Business Context
ShopSwift is a global e-commerce marketplace (12M monthly active buyers, ~180K support tickets/day). The company is rolling out an LLM-powered customer support agent that can (a) retrieve policy and troubleshooting passages from a vector store (RAG over 8M internal docs) and (b) query a PostgreSQL warehouse to answer account/order questions (e.g., refunds, shipment status, subscription billing). A prior prototype accidentally generated UPDATE statements during a conversation and, in another case, attempted to query a table containing restricted PII. Because support agents operate under strict privacy and SOX-style audit controls, the system must prevent dangerous SQL while still being helpful.
The agent is designed as a tool-using LLM: it decides whether to call search_docs(query) (vector store) and/or run_sql(sql) (database). Your task is to design an NLP-centric safety layer that constrains the LLM’s SQL behavior and detects prompt-injection attempts coming from retrieved documents or user messages.
Data Characteristics
- User messages: 1–10 turns, 20–250 tokens per turn (median ~60). English (95%), Spanish (3%), other (2%). Includes order IDs, emails, addresses, and informal language.
- Database: ~60 tables; only ~12 are approved for support reads (orders, shipments, returns, payments). Several tables contain restricted PII (full card PAN, SSN fragments, internal risk flags).
- Vector store: internal wiki pages, runbooks, and macros. Some pages include example SQL snippets; a small fraction contains outdated or overly broad queries (e.g.,
SELECT * FROM users). Assume the vector store can be poisoned by accidental or malicious content.
Success Criteria
- Safety: 0 successful executions of non-read-only SQL (no
INSERT/UPDATE/DELETE/DDL, no multi-statement, no COPY, no pg_sleep, no UNION exfiltration patterns against restricted tables).

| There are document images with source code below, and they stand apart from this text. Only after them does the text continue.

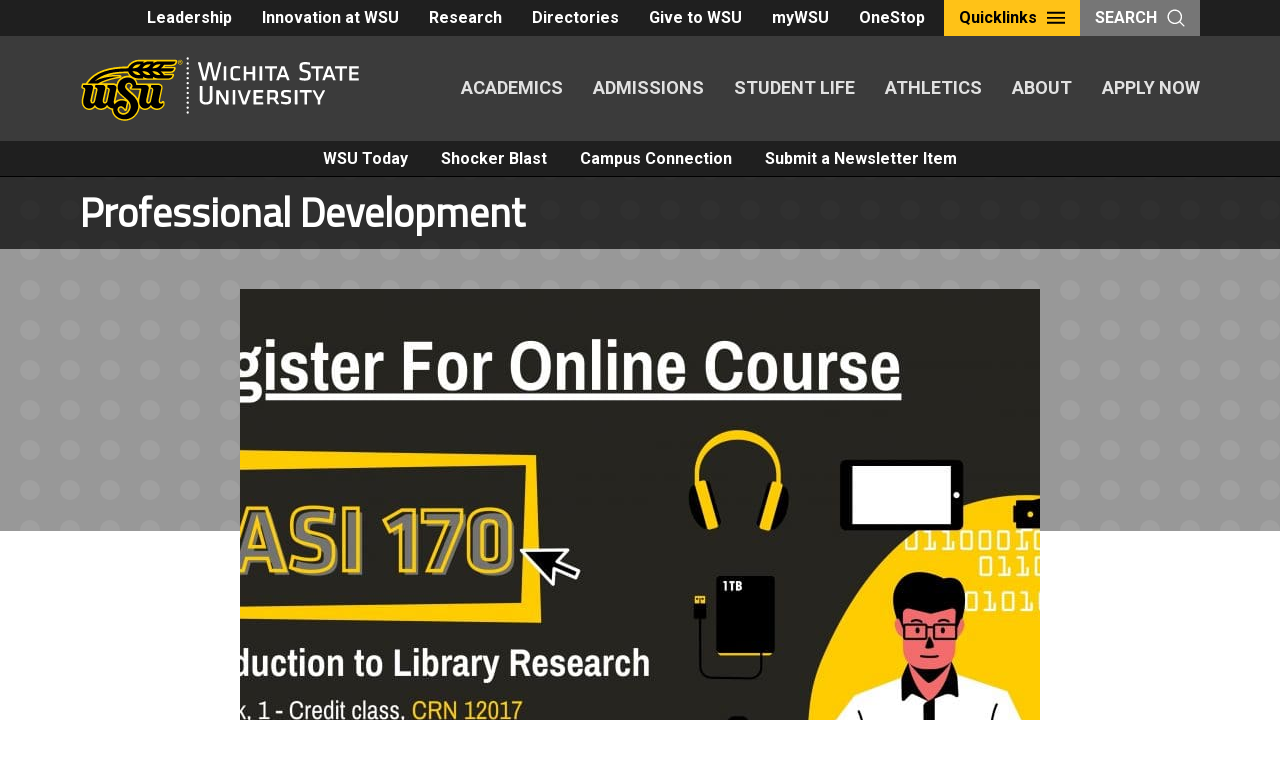

--- FILE ---
content_type: text/javascript
request_url: https://news.wichita.edu/wp-content/themes/wsutwentyeighteen/js/recaptcha-fix.js?ver=6.9
body_size: -89
content:
//SELECT the recaptcha with getElementById
jQuery(window).on('load', function () {
    let textarea = document.getElementById("g-recaptcha-response-100000");
    if (textarea){
		textarea.setAttribute("aria-hidden", "true");
		textarea.setAttribute("aria-label", "do not use");
		textarea.setAttribute("aria-readonly", "true");
   }
});


//SELECT the moxie file upload box with querySelector
jQuery(window).on('load', function () {
	let wsuMoxiefieldsFix = document.querySelector('input[id^="html5_"]');
	if (wsuMoxiefieldsFix){
		wsuMoxiefieldsFix.setAttribute("aria-label", "file upload");
		wsuMoxiefieldsFix.setAttribute("aria-readonly", "true");
	}
});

- Utility: ≥90% of “order status / refund eligibility / shipment ETA” tickets resolved without human escalation.
- Latency: p95 end-to-end response < 1.5s; SQL tool call budget ≤ 1 call per user turn.
- Auditability: every SQL query must be logged with an allow/deny decision and reason.
Constraints
- Must run in a VPC; no external network calls during inference.
- Only parameterized queries are allowed at execution time.
- Access control must be enforceable even if the LLM is compromised (assume worst-case prompt injection).
Requirements (Deliverables)
- Propose a defense-in-depth architecture for safe SQL tool use (prompting + programmatic controls).
- Design an NLP component that classifies user intent into a small set of approved query templates (e.g.,
order_status, refund_policy, shipment_tracking) and extracts required entities (order_id, email).
- Implement a SQL gatekeeper that validates generated SQL using an AST parser and enforces a strict allowlist (read-only, single statement, approved tables/columns, LIMIT required).
- Explain how you will mitigate prompt injection from both user messages and retrieved documents (vector store).
- Provide an evaluation plan: safety tests (red-team prompts), utility metrics, and monitoring for drift.